## DATA TO PROCESS
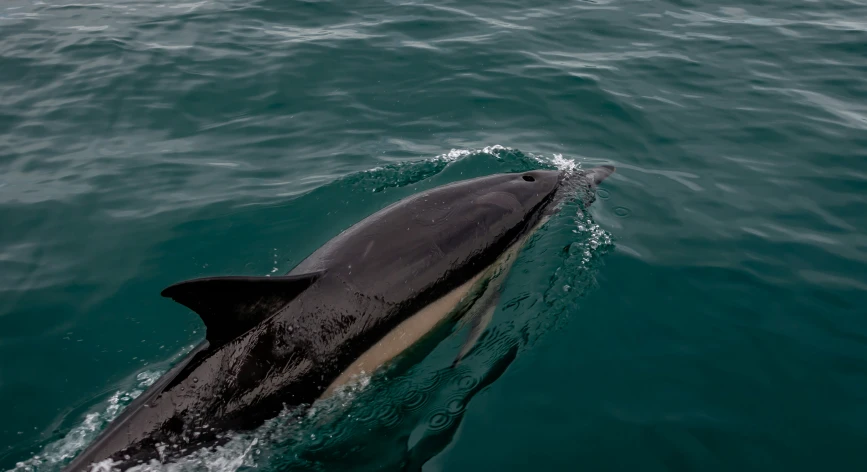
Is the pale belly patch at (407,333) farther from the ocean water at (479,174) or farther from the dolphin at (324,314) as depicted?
the ocean water at (479,174)

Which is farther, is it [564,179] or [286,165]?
[286,165]

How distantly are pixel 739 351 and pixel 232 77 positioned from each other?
11186 millimetres

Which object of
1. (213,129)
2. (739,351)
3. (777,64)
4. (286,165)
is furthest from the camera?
(777,64)

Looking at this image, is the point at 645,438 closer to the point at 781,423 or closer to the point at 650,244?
the point at 781,423

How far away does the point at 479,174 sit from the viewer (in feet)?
32.8

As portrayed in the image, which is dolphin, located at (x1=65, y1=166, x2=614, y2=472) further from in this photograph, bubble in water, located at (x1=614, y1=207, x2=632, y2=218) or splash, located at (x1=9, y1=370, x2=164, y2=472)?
bubble in water, located at (x1=614, y1=207, x2=632, y2=218)

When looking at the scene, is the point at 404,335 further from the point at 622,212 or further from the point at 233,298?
the point at 622,212

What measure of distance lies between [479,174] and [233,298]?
5.52m

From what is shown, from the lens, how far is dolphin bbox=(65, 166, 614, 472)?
505 cm

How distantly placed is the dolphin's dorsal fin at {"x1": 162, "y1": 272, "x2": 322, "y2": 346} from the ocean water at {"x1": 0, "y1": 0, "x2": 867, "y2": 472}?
866mm

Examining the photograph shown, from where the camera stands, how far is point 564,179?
28.6 ft

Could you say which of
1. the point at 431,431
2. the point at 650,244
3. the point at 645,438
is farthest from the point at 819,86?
the point at 431,431

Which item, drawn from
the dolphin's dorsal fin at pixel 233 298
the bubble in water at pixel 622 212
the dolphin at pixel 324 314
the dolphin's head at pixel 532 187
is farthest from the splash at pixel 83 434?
the bubble in water at pixel 622 212

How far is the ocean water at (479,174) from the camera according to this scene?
5.99 metres
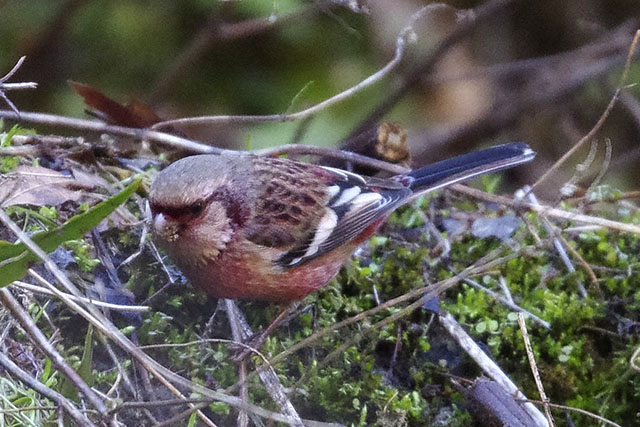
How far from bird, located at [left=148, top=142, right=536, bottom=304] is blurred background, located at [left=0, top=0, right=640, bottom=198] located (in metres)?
1.57

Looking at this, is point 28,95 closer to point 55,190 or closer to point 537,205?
point 55,190

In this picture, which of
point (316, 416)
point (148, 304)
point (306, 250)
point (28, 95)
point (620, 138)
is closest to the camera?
point (316, 416)

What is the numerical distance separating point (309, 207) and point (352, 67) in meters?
3.09

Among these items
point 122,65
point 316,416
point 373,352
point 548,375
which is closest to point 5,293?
point 316,416

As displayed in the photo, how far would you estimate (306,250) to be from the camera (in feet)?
11.8

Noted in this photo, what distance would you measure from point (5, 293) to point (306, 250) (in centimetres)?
144

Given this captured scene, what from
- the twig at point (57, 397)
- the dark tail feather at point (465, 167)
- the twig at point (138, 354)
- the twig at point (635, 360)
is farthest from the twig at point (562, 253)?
the twig at point (57, 397)

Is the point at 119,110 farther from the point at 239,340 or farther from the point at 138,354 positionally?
the point at 138,354

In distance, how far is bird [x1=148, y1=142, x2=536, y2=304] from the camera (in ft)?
10.7

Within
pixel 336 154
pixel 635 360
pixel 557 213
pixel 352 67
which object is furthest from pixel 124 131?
pixel 352 67

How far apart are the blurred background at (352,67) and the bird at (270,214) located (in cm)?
157

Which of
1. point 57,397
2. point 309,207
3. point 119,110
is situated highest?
point 119,110

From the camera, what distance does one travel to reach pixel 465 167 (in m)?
3.98

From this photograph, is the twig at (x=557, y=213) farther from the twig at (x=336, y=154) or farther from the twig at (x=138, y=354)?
the twig at (x=138, y=354)
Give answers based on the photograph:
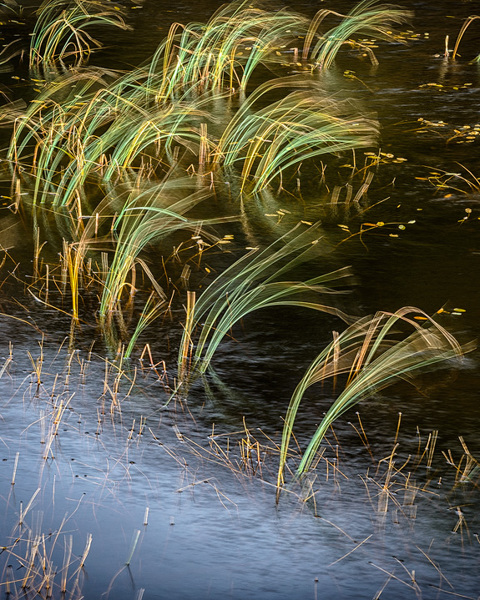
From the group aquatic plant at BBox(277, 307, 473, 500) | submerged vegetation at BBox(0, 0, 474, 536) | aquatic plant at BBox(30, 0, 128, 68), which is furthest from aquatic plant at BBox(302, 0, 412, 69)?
aquatic plant at BBox(277, 307, 473, 500)

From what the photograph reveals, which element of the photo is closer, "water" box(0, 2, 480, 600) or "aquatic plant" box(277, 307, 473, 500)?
"water" box(0, 2, 480, 600)

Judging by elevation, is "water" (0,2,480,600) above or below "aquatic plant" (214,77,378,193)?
below

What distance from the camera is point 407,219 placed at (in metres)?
4.87

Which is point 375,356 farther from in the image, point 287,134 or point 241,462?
point 287,134

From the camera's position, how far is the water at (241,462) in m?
2.54

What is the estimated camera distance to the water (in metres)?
2.54

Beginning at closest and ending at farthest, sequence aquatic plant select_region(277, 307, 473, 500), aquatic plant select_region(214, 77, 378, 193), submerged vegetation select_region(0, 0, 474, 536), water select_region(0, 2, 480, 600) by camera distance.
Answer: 1. water select_region(0, 2, 480, 600)
2. aquatic plant select_region(277, 307, 473, 500)
3. submerged vegetation select_region(0, 0, 474, 536)
4. aquatic plant select_region(214, 77, 378, 193)

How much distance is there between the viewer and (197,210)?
4973mm

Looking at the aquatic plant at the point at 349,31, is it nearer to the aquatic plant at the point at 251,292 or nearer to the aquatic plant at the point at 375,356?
the aquatic plant at the point at 251,292

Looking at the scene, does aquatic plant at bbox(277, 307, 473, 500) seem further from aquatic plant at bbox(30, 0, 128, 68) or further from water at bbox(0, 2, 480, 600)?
aquatic plant at bbox(30, 0, 128, 68)

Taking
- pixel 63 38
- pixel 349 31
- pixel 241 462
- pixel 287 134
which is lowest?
pixel 241 462

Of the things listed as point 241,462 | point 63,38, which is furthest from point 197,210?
A: point 63,38

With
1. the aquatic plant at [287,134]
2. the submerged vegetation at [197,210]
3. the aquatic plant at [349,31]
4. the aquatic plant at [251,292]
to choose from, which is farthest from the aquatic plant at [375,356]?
the aquatic plant at [349,31]

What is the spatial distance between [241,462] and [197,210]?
7.13ft
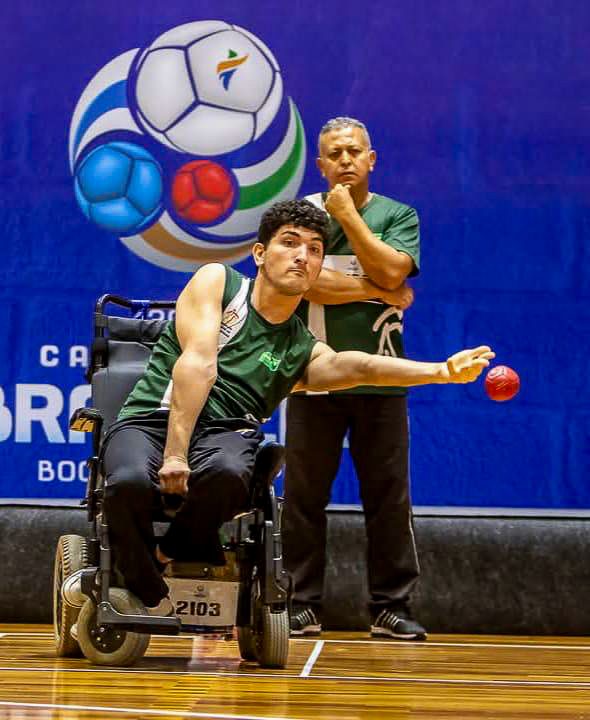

## PROBLEM TO WORK ON
Reproduce all of the entries above verbatim, leaving out the pictures.

## FULL RESPONSE
Is the pale belly patch at (407,333) farther from the ocean water at (479,174) or farther from the dolphin at (324,314) as depicted?
the ocean water at (479,174)

Which is farther, is it [564,179] or [286,165]?
[286,165]

How distantly are pixel 739 351 and pixel 232 77 positioned from each other?
11186 millimetres

Which object of
1. (213,129)
2. (739,351)
3. (777,64)
4. (286,165)
is furthest from the camera?
(777,64)

Looking at this image, is the point at 645,438 closer to the point at 781,423 or closer to the point at 650,244?
the point at 781,423

How far away does the point at 479,174 sit from the viewer (in feet)?
32.8

As portrayed in the image, which is dolphin, located at (x1=65, y1=166, x2=614, y2=472) further from in this photograph, bubble in water, located at (x1=614, y1=207, x2=632, y2=218) or splash, located at (x1=9, y1=370, x2=164, y2=472)?
bubble in water, located at (x1=614, y1=207, x2=632, y2=218)

When looking at the scene, is the point at 404,335 further from the point at 622,212 or further from the point at 233,298?
the point at 622,212

What measure of distance lies between [479,174] and [233,298]?
5.52m

From what is shown, from the lens, how far is dolphin bbox=(65, 166, 614, 472)?
505 cm

How distantly placed is the dolphin's dorsal fin at {"x1": 162, "y1": 272, "x2": 322, "y2": 346} from the ocean water at {"x1": 0, "y1": 0, "x2": 867, "y2": 472}?
866mm

Examining the photograph shown, from where the camera stands, how far is point 564,179?
28.6 ft

Could you say which of
1. the point at 431,431
2. the point at 650,244
3. the point at 645,438
is farthest from the point at 819,86?
the point at 431,431

Which item, drawn from
the dolphin's dorsal fin at pixel 233 298
the bubble in water at pixel 622 212
the dolphin at pixel 324 314
the dolphin's head at pixel 532 187
is farthest from the splash at pixel 83 434?
the bubble in water at pixel 622 212

How far is the ocean water at (479,174) from the camera according to this scene?
5.99 metres
How far from bird, located at [left=148, top=142, right=536, bottom=304] is blurred background, located at [left=0, top=0, right=640, bottom=198] located (in metres)?
1.57

Looking at this, is point 28,95 closer to point 55,190 or closer to point 537,205?
point 55,190

In this picture, which of
point (316, 416)
point (148, 304)
point (306, 250)
point (28, 95)
point (620, 138)
is closest to the camera?
point (316, 416)

What is the numerical distance separating point (309, 207) and point (352, 67) in meters?
3.09

Among these items
point 122,65
point 316,416
point 373,352
point 548,375
which is closest to point 5,293?
point 316,416

As displayed in the photo, how far would you estimate (306,250) to be from the camera (in feet)?
11.8

Noted in this photo, what distance would you measure from point (5, 293) to point (306, 250) (in centimetres)?
144

Given this captured scene, what from
- the twig at point (57, 397)
- the dark tail feather at point (465, 167)
- the twig at point (138, 354)
- the twig at point (635, 360)
is farthest from the twig at point (562, 253)?
the twig at point (57, 397)

Is the point at 119,110 farther from the point at 239,340 or farther from the point at 138,354 positionally?
the point at 138,354

In distance, how far is bird [x1=148, y1=142, x2=536, y2=304] from the camera (in ft)?
10.7

Within
pixel 336 154
pixel 635 360
pixel 557 213
pixel 352 67
which object is furthest from pixel 124 131?
pixel 352 67

How far apart are the blurred background at (352,67) and the bird at (270,214) located (in cm)?
157

Which of
1. point 57,397
2. point 309,207
3. point 119,110
is situated highest?
point 119,110

From the camera, what distance does one travel to reach pixel 465 167 (in m)?
3.98

From this photograph, is the twig at (x=557, y=213) farther from the twig at (x=336, y=154) or farther from the twig at (x=138, y=354)?
the twig at (x=138, y=354)
Give answers based on the photograph:
From the group aquatic plant at BBox(277, 307, 473, 500) | submerged vegetation at BBox(0, 0, 474, 536) | aquatic plant at BBox(30, 0, 128, 68), which is furthest from aquatic plant at BBox(302, 0, 412, 69)?
aquatic plant at BBox(277, 307, 473, 500)

From what the photograph reveals, which element of the photo is closer, "water" box(0, 2, 480, 600) or "aquatic plant" box(277, 307, 473, 500)?
"water" box(0, 2, 480, 600)

Judging by elevation, is "water" (0,2,480,600) above or below "aquatic plant" (214,77,378,193)?
below

What distance from the camera is point 407,219 placed at (in metres)?
4.87

Which is point 375,356 farther from in the image, point 287,134 or point 241,462?
point 287,134

From the camera's position, how far is the water at (241,462) in m?
2.54

What is the estimated camera distance to the water (in metres)?
2.54

Beginning at closest and ending at farthest, sequence aquatic plant select_region(277, 307, 473, 500), aquatic plant select_region(214, 77, 378, 193), submerged vegetation select_region(0, 0, 474, 536), water select_region(0, 2, 480, 600) by camera distance.
Answer: 1. water select_region(0, 2, 480, 600)
2. aquatic plant select_region(277, 307, 473, 500)
3. submerged vegetation select_region(0, 0, 474, 536)
4. aquatic plant select_region(214, 77, 378, 193)

How much distance is there between the viewer and (197,210)?
4973mm

Looking at the aquatic plant at the point at 349,31, is it nearer to the aquatic plant at the point at 251,292 or nearer to the aquatic plant at the point at 375,356?
the aquatic plant at the point at 251,292

Looking at the scene, does aquatic plant at bbox(277, 307, 473, 500) seem further from aquatic plant at bbox(30, 0, 128, 68) or further from water at bbox(0, 2, 480, 600)?
aquatic plant at bbox(30, 0, 128, 68)

Taking
- pixel 63 38
- pixel 349 31
- pixel 241 462
- pixel 287 134
which is lowest?
pixel 241 462

Of the things listed as point 241,462 | point 63,38, which is furthest from point 197,210?
A: point 63,38

With
1. the aquatic plant at [287,134]
2. the submerged vegetation at [197,210]
3. the aquatic plant at [349,31]
4. the aquatic plant at [251,292]
to choose from, which is farthest from the aquatic plant at [375,356]?
the aquatic plant at [349,31]

What is the spatial distance between [241,462] and [197,210]?
7.13ft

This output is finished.